The AGINFRAplus4BioCos Virtual Research Environment has been deployed to enact the BioCos members to exploit AGINFRAplus facilities and services to reconsider their current solutions.
BioCoS novel bioinformatics tool, namely “TRUE PLANT” Biomarkers Computational System (“TRUE-PLANT” BioCoS), is capable to identify potential genetic markers (SNPs, SSR, etc) and/or species- specific genomic loci to be applied as artificial markers, using DNA information from thousands of publicly available complete genomes. The functional principle of the tool relies in the elaboration of thousands of genomes (~15.000), namely the pan-genome, minus those associated to the species/organism of interest. The aim is to assess short sequences of specific length not tolerated in the pan-genome, but evolutionary conserved in the species/organism of interest. Post-processing of these sequences leads to the isolation of potential genetic markers to be used in DNA authenticity solutions, as well as artificial ones to be applied as tags in DNA traceability.

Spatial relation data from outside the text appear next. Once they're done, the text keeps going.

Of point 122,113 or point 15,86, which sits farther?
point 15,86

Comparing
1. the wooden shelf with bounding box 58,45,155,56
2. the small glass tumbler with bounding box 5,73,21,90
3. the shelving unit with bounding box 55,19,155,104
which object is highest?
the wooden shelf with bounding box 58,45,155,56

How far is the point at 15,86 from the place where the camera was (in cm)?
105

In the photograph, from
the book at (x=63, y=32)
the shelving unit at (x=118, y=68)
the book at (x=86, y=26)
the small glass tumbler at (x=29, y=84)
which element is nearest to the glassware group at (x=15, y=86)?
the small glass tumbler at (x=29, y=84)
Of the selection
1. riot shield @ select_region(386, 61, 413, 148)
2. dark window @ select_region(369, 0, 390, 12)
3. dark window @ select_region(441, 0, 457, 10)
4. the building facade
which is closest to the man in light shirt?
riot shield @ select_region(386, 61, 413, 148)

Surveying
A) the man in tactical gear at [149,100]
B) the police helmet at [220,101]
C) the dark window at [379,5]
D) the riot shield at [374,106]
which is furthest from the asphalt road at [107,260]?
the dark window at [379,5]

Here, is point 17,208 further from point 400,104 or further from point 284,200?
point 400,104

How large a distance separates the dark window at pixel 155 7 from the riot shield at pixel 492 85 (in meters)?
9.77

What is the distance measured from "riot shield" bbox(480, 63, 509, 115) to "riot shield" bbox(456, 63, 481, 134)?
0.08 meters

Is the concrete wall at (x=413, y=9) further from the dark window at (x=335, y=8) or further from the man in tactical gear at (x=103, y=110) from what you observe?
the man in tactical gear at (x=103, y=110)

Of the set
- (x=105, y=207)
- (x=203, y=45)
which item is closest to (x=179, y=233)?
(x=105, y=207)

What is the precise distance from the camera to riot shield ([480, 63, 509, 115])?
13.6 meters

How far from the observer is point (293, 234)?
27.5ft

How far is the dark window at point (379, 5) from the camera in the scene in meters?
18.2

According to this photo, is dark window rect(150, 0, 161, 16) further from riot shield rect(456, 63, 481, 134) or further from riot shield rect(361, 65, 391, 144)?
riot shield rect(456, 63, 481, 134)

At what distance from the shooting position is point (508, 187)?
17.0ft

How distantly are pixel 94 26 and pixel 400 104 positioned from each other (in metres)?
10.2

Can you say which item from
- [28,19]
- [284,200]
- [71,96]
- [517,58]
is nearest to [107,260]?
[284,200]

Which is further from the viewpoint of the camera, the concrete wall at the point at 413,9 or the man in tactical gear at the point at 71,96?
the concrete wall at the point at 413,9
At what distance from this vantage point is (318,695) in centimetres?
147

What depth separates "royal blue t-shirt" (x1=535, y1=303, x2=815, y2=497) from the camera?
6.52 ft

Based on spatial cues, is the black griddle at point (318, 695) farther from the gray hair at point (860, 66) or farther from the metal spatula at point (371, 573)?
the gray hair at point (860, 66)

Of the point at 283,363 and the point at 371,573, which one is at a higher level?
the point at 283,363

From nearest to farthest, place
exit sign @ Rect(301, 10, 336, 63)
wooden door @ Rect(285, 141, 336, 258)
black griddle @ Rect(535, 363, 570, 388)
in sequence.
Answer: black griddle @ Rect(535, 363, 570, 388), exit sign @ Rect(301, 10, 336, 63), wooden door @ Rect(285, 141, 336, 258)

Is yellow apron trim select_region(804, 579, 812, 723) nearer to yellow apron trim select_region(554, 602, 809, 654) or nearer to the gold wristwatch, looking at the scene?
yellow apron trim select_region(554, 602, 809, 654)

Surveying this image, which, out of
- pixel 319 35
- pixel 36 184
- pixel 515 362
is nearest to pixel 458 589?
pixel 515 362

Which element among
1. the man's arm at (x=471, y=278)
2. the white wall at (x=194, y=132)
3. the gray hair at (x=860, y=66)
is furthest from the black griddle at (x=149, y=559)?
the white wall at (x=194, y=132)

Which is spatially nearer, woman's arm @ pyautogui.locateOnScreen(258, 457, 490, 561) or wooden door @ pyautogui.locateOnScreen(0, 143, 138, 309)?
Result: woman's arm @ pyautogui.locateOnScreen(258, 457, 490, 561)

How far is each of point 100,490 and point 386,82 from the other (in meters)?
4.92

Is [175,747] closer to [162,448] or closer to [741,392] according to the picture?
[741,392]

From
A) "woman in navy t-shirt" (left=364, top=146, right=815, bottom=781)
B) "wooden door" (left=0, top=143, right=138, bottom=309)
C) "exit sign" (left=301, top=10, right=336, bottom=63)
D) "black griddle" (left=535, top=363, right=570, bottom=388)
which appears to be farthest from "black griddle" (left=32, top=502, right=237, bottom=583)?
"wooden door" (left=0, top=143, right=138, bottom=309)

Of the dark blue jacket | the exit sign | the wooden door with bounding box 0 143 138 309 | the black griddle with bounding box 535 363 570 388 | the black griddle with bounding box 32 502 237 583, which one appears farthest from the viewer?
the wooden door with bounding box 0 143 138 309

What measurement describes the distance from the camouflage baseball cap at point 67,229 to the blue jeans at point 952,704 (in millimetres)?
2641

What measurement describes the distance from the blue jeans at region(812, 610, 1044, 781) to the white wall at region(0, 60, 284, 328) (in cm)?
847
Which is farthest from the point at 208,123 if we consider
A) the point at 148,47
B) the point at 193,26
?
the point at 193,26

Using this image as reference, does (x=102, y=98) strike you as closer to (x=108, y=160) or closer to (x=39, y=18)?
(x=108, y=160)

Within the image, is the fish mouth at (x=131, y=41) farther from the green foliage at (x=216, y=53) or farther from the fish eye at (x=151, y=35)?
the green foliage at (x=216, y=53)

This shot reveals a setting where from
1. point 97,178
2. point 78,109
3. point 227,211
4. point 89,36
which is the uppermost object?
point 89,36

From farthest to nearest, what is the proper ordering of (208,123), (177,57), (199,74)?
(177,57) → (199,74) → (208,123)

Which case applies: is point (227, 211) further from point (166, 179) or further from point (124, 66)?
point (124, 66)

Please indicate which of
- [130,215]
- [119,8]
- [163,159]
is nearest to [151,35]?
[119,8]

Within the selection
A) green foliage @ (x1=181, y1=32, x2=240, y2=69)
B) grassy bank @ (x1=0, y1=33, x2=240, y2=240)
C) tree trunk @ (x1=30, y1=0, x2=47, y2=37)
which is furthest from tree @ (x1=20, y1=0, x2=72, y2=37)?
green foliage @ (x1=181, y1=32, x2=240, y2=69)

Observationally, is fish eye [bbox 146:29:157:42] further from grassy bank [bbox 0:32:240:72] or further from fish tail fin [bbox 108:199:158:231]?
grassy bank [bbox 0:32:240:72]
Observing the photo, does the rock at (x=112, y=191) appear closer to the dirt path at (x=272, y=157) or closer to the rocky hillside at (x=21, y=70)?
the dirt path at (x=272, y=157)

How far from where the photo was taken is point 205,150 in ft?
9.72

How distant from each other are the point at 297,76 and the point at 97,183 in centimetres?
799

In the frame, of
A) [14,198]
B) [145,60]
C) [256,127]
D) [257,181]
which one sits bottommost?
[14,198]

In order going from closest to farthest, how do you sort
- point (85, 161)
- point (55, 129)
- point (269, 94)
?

“TRUE-PLANT” BioCoS is based on alignment free algorithms (no whole genome alignments) and reduces the needs of samples de-novo sequencing. Despite the already performed optimization of the algorithms behind the tool, different stages of the process are computationally demanding in base of the application. Indicatively, in the case of the Olive genome to complete the first stage of the process (extraction of the non-tolerant sequences from the pan-genome; ~15.000 complete genomes) it required 6 days using ~250GB RAM and 8Tb storage disk. Thus, its application to several other species of high commercial interest in the food industry would increase computational needs e.g., for 100 organisms using the same computational set-up would require ~600 days.
This VRE is private, only selected members are allowed to use it.